Request:
Copy out all of the material below word for word, keeping each line unchanged and in its original order.

⁂

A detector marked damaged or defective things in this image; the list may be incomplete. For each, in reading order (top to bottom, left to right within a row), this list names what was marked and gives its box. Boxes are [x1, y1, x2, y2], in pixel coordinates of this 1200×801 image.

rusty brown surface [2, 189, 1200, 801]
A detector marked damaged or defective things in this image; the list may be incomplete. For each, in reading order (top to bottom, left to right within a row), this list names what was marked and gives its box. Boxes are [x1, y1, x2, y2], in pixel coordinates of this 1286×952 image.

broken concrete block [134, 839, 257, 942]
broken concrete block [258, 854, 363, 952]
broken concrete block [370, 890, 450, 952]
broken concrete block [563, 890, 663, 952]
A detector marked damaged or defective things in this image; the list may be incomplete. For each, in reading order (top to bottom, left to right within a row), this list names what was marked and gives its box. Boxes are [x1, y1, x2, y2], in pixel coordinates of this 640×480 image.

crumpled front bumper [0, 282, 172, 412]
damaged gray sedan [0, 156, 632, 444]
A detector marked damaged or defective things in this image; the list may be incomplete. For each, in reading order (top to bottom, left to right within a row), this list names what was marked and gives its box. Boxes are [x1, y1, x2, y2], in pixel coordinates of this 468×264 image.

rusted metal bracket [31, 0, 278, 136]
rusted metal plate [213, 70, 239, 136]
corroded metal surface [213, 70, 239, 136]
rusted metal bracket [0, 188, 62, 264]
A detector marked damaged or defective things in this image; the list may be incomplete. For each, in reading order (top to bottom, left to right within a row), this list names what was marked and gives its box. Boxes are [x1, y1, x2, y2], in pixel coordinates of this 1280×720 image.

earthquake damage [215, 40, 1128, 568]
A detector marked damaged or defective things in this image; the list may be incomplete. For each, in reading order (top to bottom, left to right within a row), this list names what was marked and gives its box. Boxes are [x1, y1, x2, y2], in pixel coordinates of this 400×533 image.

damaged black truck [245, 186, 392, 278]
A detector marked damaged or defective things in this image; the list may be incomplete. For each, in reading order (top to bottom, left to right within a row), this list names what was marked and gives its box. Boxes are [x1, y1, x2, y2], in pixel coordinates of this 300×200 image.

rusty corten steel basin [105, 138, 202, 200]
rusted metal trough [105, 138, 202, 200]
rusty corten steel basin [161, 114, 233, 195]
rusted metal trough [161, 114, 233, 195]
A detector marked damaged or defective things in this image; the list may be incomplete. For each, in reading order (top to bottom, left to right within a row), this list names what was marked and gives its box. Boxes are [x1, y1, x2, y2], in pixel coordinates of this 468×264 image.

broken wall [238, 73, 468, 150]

⁂

Response:
A detector marked damaged or defective things in this image; the list may be incomplete. For each, in reading order (top to bottom, left to right within a row), this list names what was marked and gives its box. Boxes are [x1, y1, x2, y2], in pixel coordinates of this 1200×801 image.

rusty brown surface [2, 189, 1200, 801]
A detector marked damaged or defective things in this image; the list may be incomplete. For each, in reading order (top to bottom, left to right within a row), this list names what was marked and gives its box. Boxes are [x1, y1, x2, y2], in pixel coordinates of this 1286×952 image.

broken concrete block [134, 839, 257, 942]
broken concrete block [258, 854, 363, 952]
broken concrete block [370, 890, 450, 952]
broken concrete block [563, 890, 663, 952]
A detector marked damaged or defective things in this image; the list may be incomplete. For each, in reading order (top to bottom, left to right within a row), this list names what was marked and gives its box. Boxes are [x1, y1, x2, y2], in pixel coordinates of this 640×480 image.

crumpled front bumper [0, 282, 172, 412]
damaged gray sedan [0, 156, 632, 444]
A detector marked damaged or defective things in this image; the list may be incomplete. For each, in reading order (top to bottom, left to right within a row), this list names what was marked and gives its box. Boxes are [x1, y1, x2, y2], in pixel coordinates of this 468×264 image.

rusted metal bracket [31, 0, 278, 136]
rusted metal plate [213, 70, 239, 136]
corroded metal surface [213, 70, 239, 136]
rusted metal bracket [0, 188, 62, 264]
A detector marked damaged or defective things in this image; the list may be incomplete. For each, in reading order (top to bottom, left to right within a row), this list names what was marked and gives its box. Boxes are [x1, y1, x2, y2], in pixel coordinates of this 1280×720 image.

earthquake damage [215, 40, 1128, 568]
A detector marked damaged or defective things in this image; the list may be incomplete. For each, in reading order (top to bottom, left to right within a row), this list names what was marked and gives its box. Boxes are [x1, y1, x2, y2], in pixel coordinates of this 400×533 image.

damaged black truck [245, 186, 392, 278]
A detector marked damaged or defective things in this image; the list may be incomplete. For each, in reading order (top to bottom, left to right within a row), this list names what was marked and gives its box. Boxes are [x1, y1, x2, y2], in pixel coordinates of this 300×200 image.

rusty corten steel basin [105, 138, 202, 200]
rusted metal trough [105, 138, 202, 200]
rusty corten steel basin [161, 114, 233, 195]
rusted metal trough [161, 114, 233, 195]
A detector marked damaged or defective things in this image; the list may be incomplete. For each, in reading order (top to bottom, left to right within a row), this list names what was marked and gives its box. Boxes are [x1, y1, x2, y2], in pixel coordinates of this 468×264 image.

broken wall [238, 73, 468, 150]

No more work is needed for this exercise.